2023 Tálknafjarðarhreppur–Vesturbyggð municipal merger referendum
| 20 October 2023 |

Results
| Choice | Votes | % |
| Yes | 503 | 85.84% |
| No | 78 | 13.31% |
| Blank votes | 5 | 0.85% |
| Valid votes | 586 | 99.83% |
| Invalid votes | 1 | 0.17% |
| Total votes | 587 | 100.00% |

= 2023 Tálknafjarðarhreppur–Vesturbyggð municipal merger referendum =

Referendum on the unification of two Icelandic municipalities

The Tálknafjarðarhreppur–Vesturbyggð municipal merger referendum was a proposed unification of the Icelandic municipalities of Tálknafjarðarhreppur and Vesturbyggð. The vote was held in both municipalities on 20 October 2023, and succeeded, with over 85% of the vote being in favor.

== Background ==
During the summer of 2022, the two municipalities' local councils began an informal conversation on the matter. In early 2023, the joint task force proposed to the two local governments that formal merger negotiations should begin.

The goals of the merger were to strengthen administration, improve services, and further their ability to achieve results in regional development, economic growth, and transportation infrastructure.

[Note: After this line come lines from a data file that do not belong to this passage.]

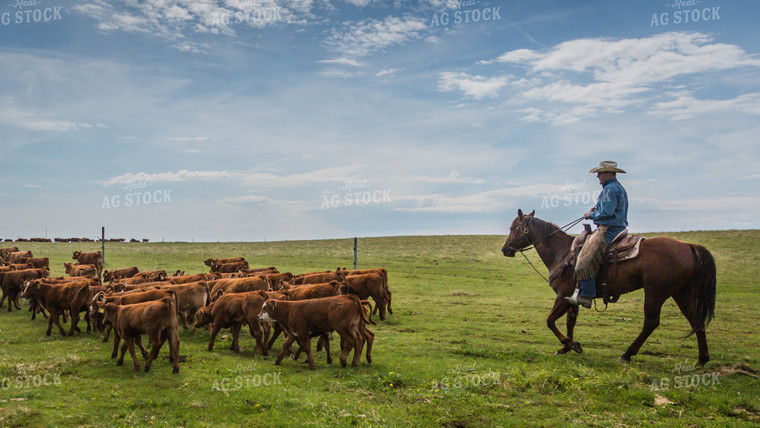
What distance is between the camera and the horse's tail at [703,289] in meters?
10.9

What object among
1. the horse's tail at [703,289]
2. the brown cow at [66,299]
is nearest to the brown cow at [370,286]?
the brown cow at [66,299]

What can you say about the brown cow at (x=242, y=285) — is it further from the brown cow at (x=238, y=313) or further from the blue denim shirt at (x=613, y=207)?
the blue denim shirt at (x=613, y=207)

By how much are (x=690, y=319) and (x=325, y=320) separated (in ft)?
26.7

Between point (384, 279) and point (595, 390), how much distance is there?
31.4 ft

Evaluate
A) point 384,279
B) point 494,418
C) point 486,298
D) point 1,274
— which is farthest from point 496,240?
point 494,418

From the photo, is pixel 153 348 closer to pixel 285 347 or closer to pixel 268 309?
pixel 268 309

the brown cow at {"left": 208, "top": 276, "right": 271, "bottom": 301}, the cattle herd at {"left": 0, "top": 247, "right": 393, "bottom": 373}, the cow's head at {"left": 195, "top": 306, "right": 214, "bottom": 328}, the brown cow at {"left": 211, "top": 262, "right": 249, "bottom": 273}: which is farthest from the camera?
the brown cow at {"left": 211, "top": 262, "right": 249, "bottom": 273}

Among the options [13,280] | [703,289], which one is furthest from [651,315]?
[13,280]

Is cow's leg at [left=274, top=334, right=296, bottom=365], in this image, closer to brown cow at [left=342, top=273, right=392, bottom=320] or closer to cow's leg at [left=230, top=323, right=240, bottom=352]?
cow's leg at [left=230, top=323, right=240, bottom=352]

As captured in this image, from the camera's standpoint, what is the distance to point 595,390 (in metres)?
9.19

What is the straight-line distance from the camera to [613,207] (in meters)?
11.8

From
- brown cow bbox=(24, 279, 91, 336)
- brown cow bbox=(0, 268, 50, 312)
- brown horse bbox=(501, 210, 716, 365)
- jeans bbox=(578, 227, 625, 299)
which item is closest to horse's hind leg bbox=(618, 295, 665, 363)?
brown horse bbox=(501, 210, 716, 365)

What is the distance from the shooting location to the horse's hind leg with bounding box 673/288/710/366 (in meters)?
10.9

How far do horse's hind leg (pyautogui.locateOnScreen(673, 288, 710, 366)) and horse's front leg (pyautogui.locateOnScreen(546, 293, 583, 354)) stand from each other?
2350 millimetres
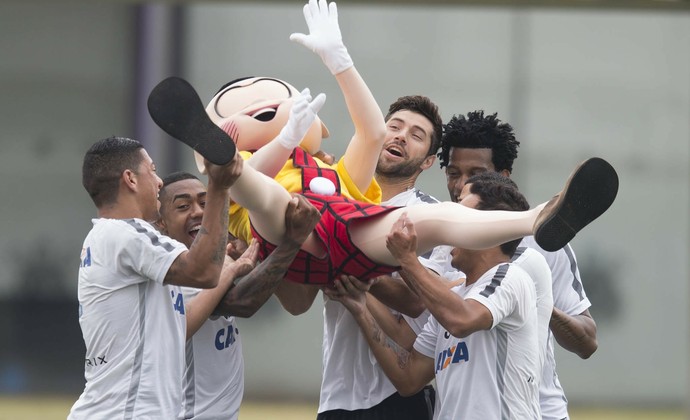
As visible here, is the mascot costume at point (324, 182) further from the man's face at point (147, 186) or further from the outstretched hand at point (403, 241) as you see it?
the man's face at point (147, 186)

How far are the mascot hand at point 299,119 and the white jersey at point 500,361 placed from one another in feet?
2.61

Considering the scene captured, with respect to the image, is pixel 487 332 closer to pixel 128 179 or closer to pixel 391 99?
pixel 128 179

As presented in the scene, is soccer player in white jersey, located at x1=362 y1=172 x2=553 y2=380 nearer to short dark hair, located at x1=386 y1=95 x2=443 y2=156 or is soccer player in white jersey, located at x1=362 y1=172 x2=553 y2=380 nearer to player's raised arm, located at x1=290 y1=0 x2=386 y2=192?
player's raised arm, located at x1=290 y1=0 x2=386 y2=192

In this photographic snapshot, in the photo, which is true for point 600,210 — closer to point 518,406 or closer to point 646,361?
point 518,406

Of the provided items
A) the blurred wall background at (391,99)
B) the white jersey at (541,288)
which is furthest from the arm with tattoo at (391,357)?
the blurred wall background at (391,99)

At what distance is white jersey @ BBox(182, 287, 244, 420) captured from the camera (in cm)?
455

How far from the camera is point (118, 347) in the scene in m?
3.96

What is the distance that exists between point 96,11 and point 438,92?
2.94m

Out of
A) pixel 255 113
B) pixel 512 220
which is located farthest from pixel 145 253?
pixel 512 220

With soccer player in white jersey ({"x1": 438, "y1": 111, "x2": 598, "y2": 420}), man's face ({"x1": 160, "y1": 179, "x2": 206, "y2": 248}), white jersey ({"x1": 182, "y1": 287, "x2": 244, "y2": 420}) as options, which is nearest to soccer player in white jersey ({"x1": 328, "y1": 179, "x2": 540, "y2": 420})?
soccer player in white jersey ({"x1": 438, "y1": 111, "x2": 598, "y2": 420})

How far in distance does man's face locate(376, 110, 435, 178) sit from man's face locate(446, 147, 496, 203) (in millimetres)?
153

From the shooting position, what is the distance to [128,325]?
396cm

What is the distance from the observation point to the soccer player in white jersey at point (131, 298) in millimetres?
3904

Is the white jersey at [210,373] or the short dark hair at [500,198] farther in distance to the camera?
the white jersey at [210,373]
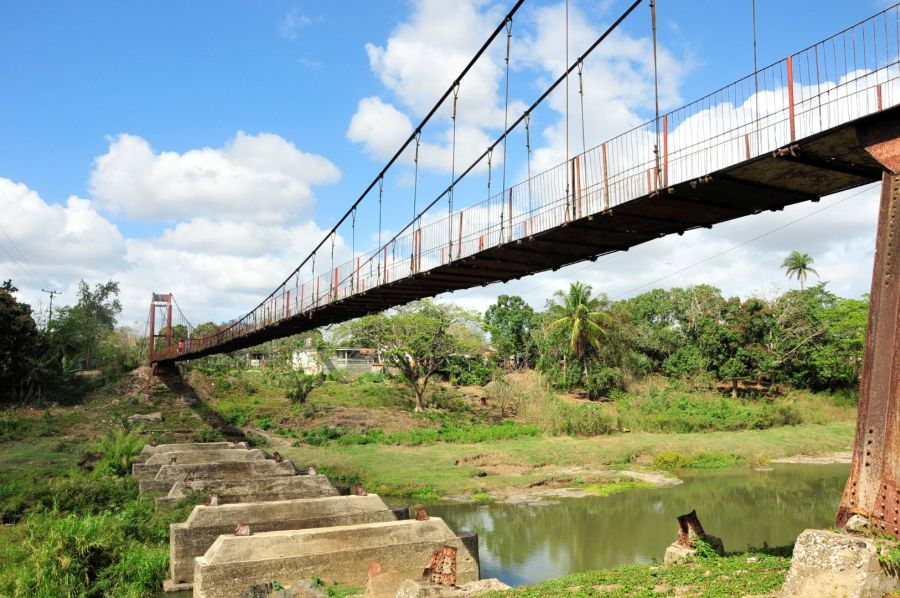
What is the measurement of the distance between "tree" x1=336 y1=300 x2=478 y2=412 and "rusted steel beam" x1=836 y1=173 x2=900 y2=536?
88.2 feet

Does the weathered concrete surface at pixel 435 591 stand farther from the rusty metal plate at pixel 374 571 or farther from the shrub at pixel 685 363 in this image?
the shrub at pixel 685 363

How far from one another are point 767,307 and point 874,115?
34149 mm

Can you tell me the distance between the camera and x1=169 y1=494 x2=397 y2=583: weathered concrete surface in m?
11.1

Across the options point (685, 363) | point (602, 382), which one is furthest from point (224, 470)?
point (685, 363)

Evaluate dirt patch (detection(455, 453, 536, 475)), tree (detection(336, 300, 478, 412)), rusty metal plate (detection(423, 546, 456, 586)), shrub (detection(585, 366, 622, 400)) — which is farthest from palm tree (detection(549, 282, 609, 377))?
rusty metal plate (detection(423, 546, 456, 586))

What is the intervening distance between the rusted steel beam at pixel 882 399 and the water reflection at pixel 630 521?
7.54 meters

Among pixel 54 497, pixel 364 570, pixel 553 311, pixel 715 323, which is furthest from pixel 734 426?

In the referendum, 16 and 17 year olds, along with those who were older than that, were allowed to vote. The merger required a majority of votes cast in each municipality to be in favor in order for the measure to succeed.

== Viewpoints ==
Vesturbyggð mayor Vesturbyggð Þórdís Sif Sigurðardóttir: "This will be discussed by both local administrations next week. And I think it is very likely, based on the composition of the project board and the tone of the conversations so far, that the proposal will be accepted by both municipalities. My feeling is that there is a better chance now than before that there will be a positive outcome."

Tálknafjörður mayor Ólafur Þór Ólafsson: "From what I hear, there is more desire than not for a merger. It’s greatly in the interests for this part of the Westfjords as they develop in the future. These are two municipalities in an area with very similar interests. There is already a lot of cooperation, of the kind that means this would be a much easier merger than perhaps elsewhere."

== Results ==
In Tálknafjarðarhreppur, 139 people voted yes, 5 voted no, and 1 individual's ballot was blank. In Vesturbyggð, there were 364 votes in favor, 73 opposed, 4 blank ballots, and 1 invalid ballot. Of the 201 people on the electoral roll in Tálknafjarðarhreppur, 145 votes were cast, and in Vesturbyggð, of the 804 registered voters, 442 votes were cast.